SOURCE MATERIAL: Begin
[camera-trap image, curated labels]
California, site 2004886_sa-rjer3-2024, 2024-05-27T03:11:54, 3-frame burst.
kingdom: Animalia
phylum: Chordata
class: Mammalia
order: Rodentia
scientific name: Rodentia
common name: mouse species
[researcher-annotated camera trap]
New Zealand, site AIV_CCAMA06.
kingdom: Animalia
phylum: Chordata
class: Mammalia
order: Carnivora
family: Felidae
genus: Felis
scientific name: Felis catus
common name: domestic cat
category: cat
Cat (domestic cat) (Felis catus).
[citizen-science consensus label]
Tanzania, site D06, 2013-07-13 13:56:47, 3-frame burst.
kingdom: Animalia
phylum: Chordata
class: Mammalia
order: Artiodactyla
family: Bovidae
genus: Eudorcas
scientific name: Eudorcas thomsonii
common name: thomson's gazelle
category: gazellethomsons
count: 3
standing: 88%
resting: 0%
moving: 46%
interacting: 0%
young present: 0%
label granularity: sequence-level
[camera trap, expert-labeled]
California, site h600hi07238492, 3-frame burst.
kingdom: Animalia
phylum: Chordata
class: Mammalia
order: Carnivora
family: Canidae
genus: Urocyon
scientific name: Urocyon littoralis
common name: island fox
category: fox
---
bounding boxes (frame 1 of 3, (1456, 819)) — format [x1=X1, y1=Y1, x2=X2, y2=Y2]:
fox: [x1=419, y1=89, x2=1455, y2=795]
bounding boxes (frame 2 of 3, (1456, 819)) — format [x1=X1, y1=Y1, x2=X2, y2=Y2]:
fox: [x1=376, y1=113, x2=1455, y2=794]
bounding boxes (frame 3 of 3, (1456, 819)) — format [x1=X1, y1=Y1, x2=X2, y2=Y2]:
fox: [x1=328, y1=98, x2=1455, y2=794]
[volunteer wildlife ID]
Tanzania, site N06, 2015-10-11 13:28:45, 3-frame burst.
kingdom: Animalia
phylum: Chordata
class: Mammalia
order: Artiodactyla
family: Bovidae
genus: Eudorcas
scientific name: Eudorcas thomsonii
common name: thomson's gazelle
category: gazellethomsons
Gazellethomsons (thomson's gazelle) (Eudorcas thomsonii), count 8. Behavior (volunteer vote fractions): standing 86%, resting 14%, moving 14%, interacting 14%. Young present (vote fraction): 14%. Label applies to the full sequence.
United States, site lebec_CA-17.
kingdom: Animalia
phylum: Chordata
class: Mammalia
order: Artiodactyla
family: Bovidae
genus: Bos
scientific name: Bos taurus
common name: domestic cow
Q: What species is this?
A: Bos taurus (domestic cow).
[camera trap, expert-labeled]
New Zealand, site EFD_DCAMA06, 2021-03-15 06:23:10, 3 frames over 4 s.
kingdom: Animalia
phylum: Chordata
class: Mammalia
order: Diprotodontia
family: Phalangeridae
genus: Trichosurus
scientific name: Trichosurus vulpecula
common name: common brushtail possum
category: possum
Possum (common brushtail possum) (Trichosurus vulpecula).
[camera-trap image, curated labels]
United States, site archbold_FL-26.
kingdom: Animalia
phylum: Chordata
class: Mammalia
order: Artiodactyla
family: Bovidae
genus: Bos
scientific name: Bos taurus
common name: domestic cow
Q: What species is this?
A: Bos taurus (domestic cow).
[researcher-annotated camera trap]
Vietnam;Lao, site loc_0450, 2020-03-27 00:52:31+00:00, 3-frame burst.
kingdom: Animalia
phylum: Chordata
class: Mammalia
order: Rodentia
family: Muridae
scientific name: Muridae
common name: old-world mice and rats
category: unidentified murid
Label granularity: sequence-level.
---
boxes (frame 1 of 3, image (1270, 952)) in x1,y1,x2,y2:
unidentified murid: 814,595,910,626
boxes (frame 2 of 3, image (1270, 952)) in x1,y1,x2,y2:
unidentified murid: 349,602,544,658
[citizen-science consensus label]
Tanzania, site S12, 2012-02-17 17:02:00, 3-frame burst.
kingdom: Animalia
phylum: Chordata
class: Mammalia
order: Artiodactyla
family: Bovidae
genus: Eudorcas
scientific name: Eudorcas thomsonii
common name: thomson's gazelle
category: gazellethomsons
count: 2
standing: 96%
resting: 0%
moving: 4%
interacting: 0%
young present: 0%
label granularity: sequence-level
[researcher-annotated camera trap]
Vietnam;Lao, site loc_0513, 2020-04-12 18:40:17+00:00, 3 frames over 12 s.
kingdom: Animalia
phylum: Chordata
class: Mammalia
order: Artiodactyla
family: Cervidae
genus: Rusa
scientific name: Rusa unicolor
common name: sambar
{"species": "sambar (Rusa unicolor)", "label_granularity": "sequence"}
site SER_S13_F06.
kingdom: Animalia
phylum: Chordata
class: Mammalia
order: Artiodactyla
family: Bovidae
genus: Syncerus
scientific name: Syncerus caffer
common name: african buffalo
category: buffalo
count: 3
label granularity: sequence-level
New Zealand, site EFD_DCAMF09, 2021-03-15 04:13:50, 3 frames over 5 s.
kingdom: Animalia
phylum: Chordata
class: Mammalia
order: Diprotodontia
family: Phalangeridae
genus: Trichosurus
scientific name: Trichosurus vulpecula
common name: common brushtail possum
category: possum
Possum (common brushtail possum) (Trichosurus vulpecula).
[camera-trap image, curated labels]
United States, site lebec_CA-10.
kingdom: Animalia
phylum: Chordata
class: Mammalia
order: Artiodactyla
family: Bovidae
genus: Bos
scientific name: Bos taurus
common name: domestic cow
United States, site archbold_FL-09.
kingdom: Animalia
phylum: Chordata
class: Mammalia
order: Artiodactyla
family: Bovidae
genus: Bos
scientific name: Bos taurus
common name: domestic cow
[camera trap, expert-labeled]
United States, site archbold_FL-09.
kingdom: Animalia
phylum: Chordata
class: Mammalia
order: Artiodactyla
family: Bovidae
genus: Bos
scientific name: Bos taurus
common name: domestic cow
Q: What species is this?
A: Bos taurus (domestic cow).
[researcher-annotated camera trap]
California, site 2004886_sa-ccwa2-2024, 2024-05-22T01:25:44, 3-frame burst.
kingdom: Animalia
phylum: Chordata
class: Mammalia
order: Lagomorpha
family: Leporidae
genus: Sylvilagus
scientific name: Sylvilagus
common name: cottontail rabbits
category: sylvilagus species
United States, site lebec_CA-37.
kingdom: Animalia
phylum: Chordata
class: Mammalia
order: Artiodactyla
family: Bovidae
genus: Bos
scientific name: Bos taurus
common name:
SOURCE MATERIAL: End
**WHAT IS REQUIRED**. Pick out the lines above that hold the string "California" and show them.

**OUTPUT OF THE TASK**.
California, site 2004886_sa-rjer3-2024, 2024-05-27T03:11:54, 3-frame burst.
California, site h600hi07238492, 3-frame burst.
California, site 2004886_sa-ccwa2-2024, 2024-05-22T01:25:44, 3-frame burst.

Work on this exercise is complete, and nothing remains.